■ **DATASET SECTION**:

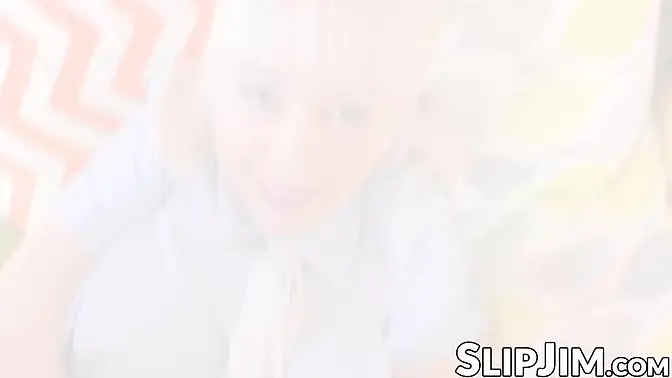 Glamorous British babe tittyfucks big cock POV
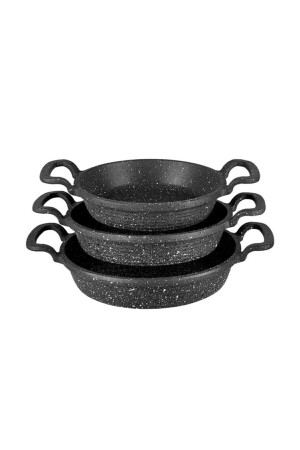 مجموعة من الـ MNZ-Eda Sahan 3 قطع (18 سم-20 سم-22 سم) eda3lüset - Eda CookWare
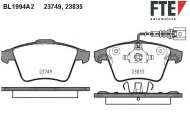 Комплект тормозных колодок FTE BL1994A2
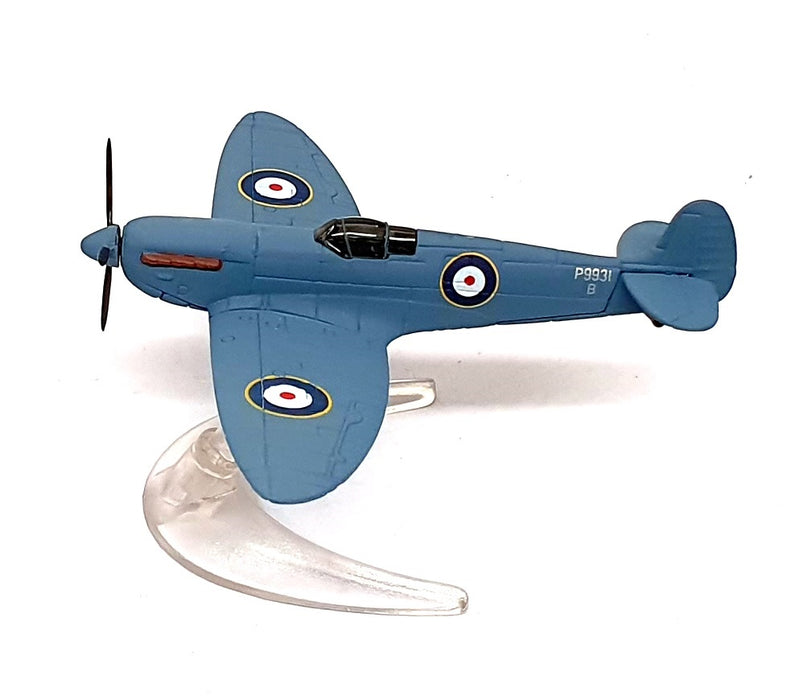 Corgi Appx 8cm Long CS90560 - Supermarine Spitfire PRU 1940 - Blue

■ **REQUIREMENT**: A faithful, word-for-word copy of the data is needed; the pictures should not appear in it.

■ **EXERCISE RESULT**:
 Glamorous British babe tittyfucks big cock POV
 مجموعة من الـ MNZ-Eda Sahan 3 قطع (18 سم-20 سم-22 سم) eda3lüset - Eda CookWare
 Комплект тормозных колодок FTE BL1994A2
 Corgi Appx 8cm Long CS90560 - Supermarine Spitfire PRU 1940 - Blue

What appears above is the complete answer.